• [TASK INSTRUCTIONS]
Reproduce verbatim the lines of the entries that start at the line containing "Measuring from the" and run through the end of the entries, including both the first and the last line.

-- START OF INPUT RECORDS --

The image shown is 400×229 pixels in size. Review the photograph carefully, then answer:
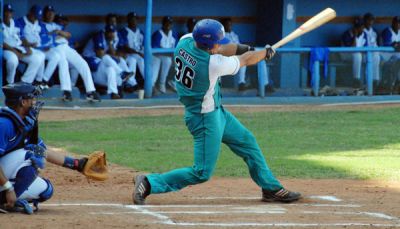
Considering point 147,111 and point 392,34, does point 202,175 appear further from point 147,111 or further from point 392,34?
point 392,34

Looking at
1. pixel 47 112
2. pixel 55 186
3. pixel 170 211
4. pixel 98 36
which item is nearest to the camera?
pixel 170 211

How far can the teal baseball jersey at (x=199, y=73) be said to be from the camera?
24.9ft

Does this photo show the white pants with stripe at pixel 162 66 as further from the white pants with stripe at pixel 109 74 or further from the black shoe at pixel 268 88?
the black shoe at pixel 268 88

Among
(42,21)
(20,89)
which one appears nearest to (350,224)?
(20,89)

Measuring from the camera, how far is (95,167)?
752 cm

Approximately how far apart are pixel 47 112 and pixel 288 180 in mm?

-- END OF INPUT RECORDS --

• [RESULT OF THIS TASK]
Measuring from the camera, how far is (95,167)?
752 cm

Approximately how far apart are pixel 47 112 and pixel 288 180 in mm?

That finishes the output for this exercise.